- AUD/USD is on an upside stance, exploring new peaks since last year (August).
- Meanwhile, optimistic MADC signals support buyers.
- Almost overbought Relative Strength Index and many obstacles challenge immediate upsides.
AU-USD bulls celebrate the massive Aussie inflation stats, with the quote renewing 5-month highs near 0.7115 early Wednesday. Alongside Australia’s upbeat quarterly CPI (Consumer Price Index) and RBA’s Trimmed Mean Consumer Price Index, the pair’s successful cross of the ascending trendline from 15 November, near 0.7095, also support bullish tendencies.

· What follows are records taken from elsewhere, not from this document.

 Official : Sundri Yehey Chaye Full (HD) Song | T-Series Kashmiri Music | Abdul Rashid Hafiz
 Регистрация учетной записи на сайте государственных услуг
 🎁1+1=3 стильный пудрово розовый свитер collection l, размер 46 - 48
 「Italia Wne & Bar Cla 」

Remember, bullish Moving Average Convergence Divergence signals back the upward move. Nevertheless, a horizontal region incorporating several zones market since June last year, near 0.7130 – 40 limits, seems a sturdy hurdle for AUD-USD traders. RSI’s overbought situations add strength to the highlighted obstacle.
Should the pair steady above 0.7140, the probability of seeing AUD-USD’s upside toward mid-last year high around 0.7285 would materialize. Otherwise, intraday sellers might take entries if AUD-USD’s price dips beneath the resistance-switched-support level at the 0.7095 area.

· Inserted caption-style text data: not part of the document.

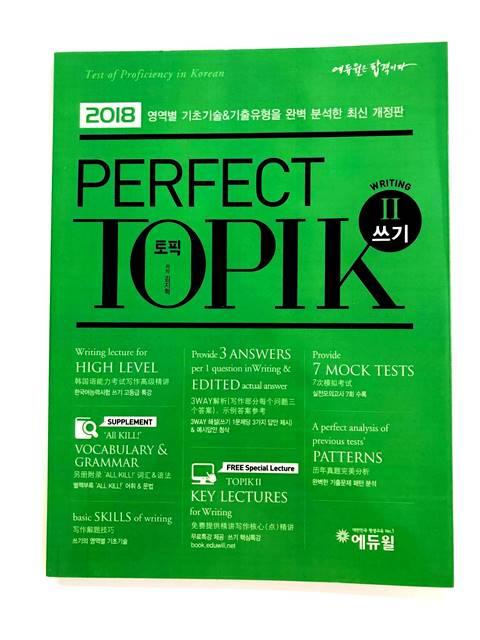 Lifestyle design[Xả Kho] Sách Tiếng Hàn M32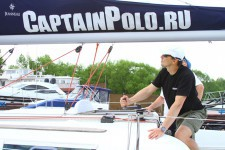 Captain Polo 8.jpg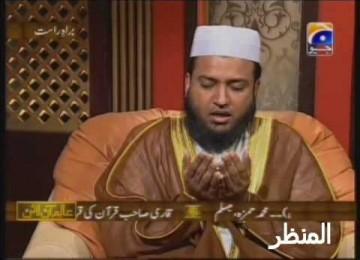 Syekh Muhammad Saad Nomani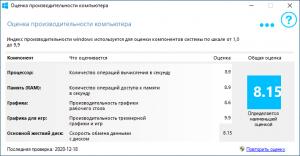 windows-test-perfomance-update-screenshot-8
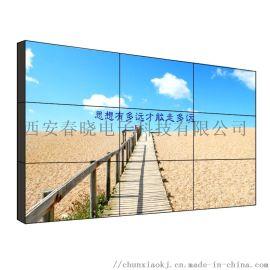渭南LED三星液晶拼接屏55寸窄边3.5mm显示器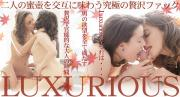 Kin8tengoku 1161 8 1161 LUXURIOUS -1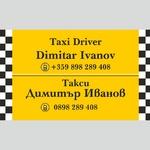 визитка - Димитър Иванов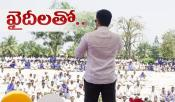 Navdeep Spends Time With Prisoners in Charlapalli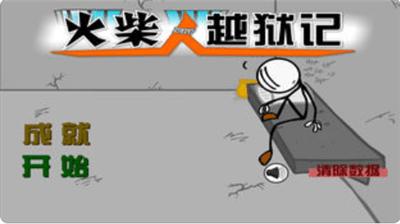 火柴人越狱记_图片4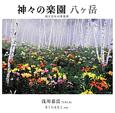 神々の楽園 八ケ岳 縄文日本の原風景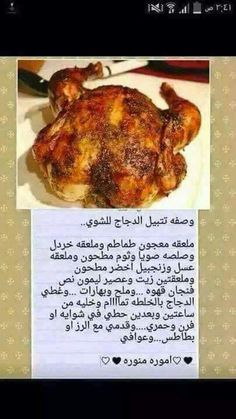 تتبيل الدجاج لبشوي Meat Recipes, Chicken Recipes, Cooking Recipes, Cake Recipes, Plats Ramadan, Arabian Food, Egyptian Food, Cookout Food, Good Food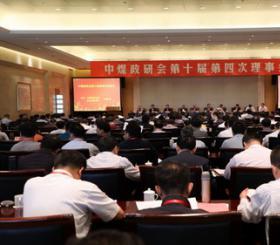 中煤政研会第十届第四次理事会在西安召开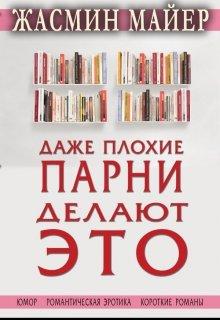 """Книга. """"Даже плохие парни делают это"""" читать онлайн"""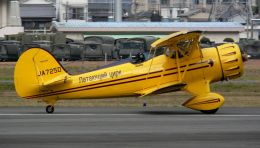 航空見聞録さんが、八尾空港で撮影した日本法人所有 YMF-F5Cの航空フォト(飛行機 写真・画像)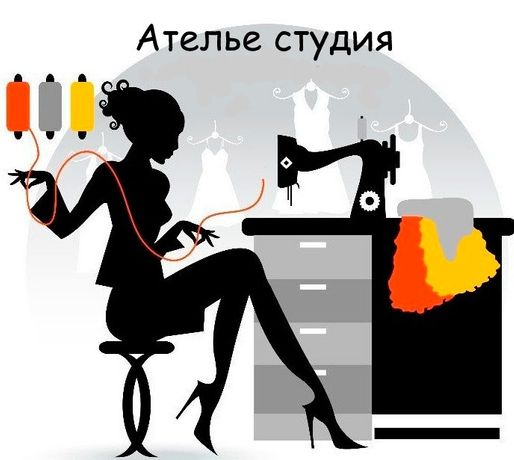 Ателье, ремонт одежды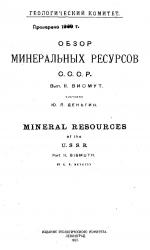 Обзор минеральных ресурсов СССР. Выпуск II. Висмут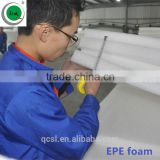 non-toxic epe foam roll manufacture pe foam sheet roll colorful Epe Foam Epe Foam Material Epe Foam Sheet best price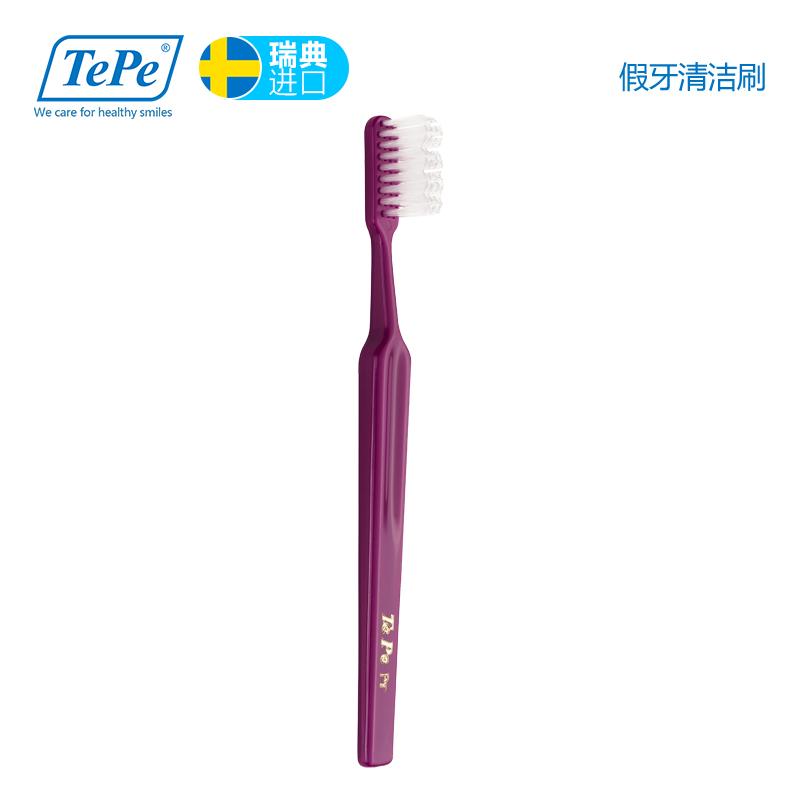 TEPE假牙清洁刷 瑞典原装进口 颜色随机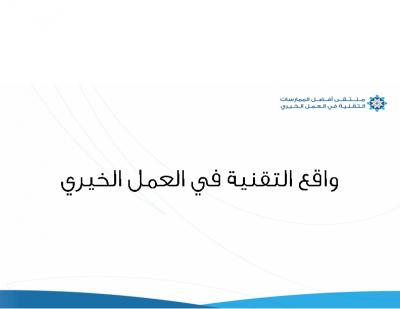 1-واقع-التقنية-في-المنظمات-الخيرية-السعودية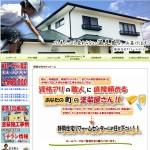 P.C.S静岡住宅リフォームセンターの口コミと評判、体験談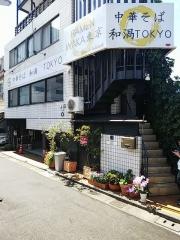 【新店】中華そば 和渦 TOKYO-1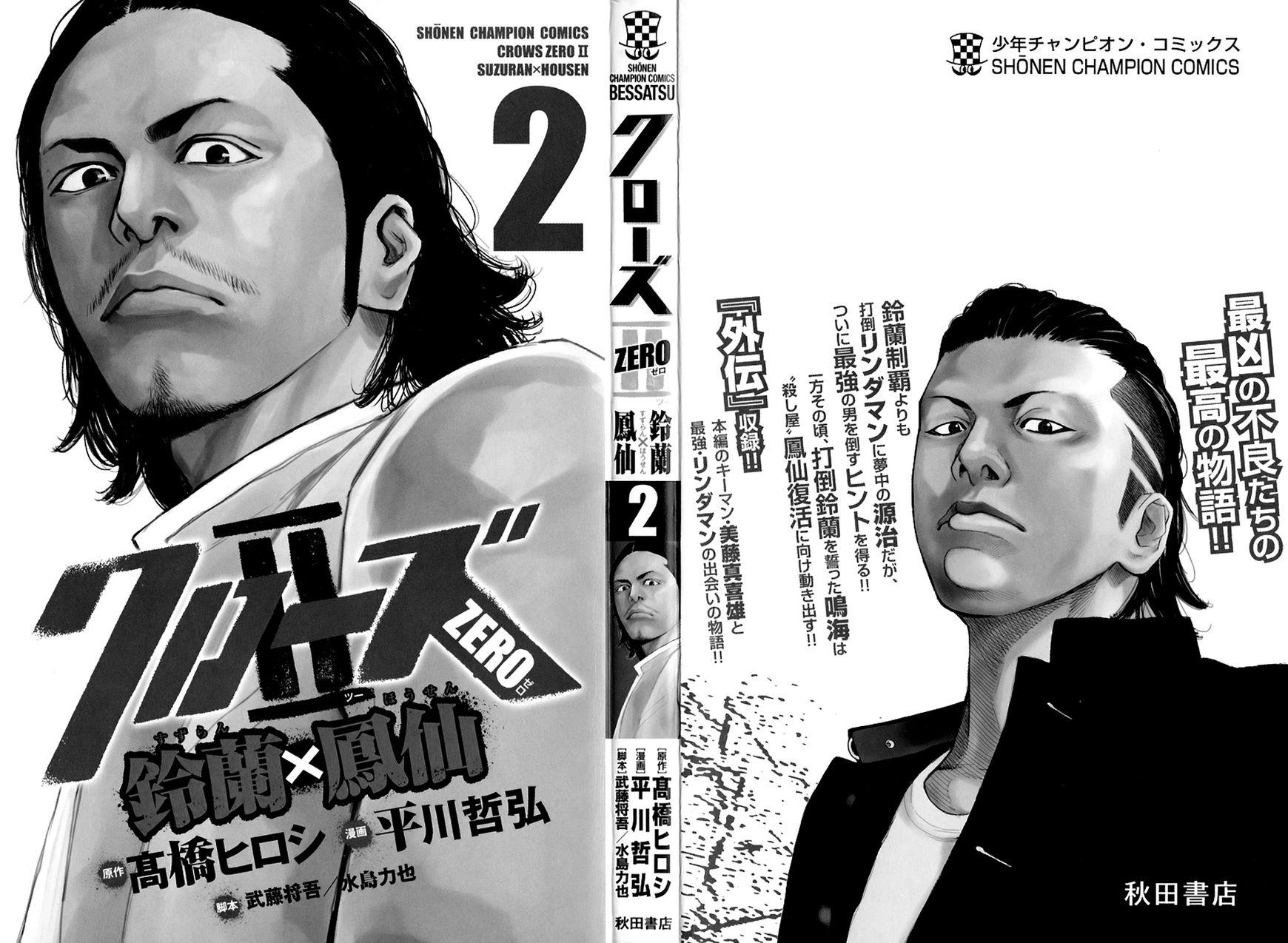 Crows Zero II: Suzuran x Houen 5 Page 2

Nonetheless, the previous weekly peak at around 0.7065 and the 0.6870 low last Thursday could test AUD-USD bears. Market players should beware that the 0.618 FIB retracement mark of AUD-USD’s June-October dip of the past year and the 200 DMA, near 0.6855 & 0.6815, respectively, remain the final defense and clearing the territory could authorize a bearish trend.
How to Trade AUD-USD?
AUD-USD may secure a short-term foothold amidst increasing price pressures. Previous reports from the Reserve Bank of Australia had the central bank predicting an 8% CPI later in 2023 before easing in 2024. Today’s stats are close to the forecast, and entrenched inflation would put the central bank in a tricky spot. Meanwhile, the local press capitalized on the ‘mortgage cliff.’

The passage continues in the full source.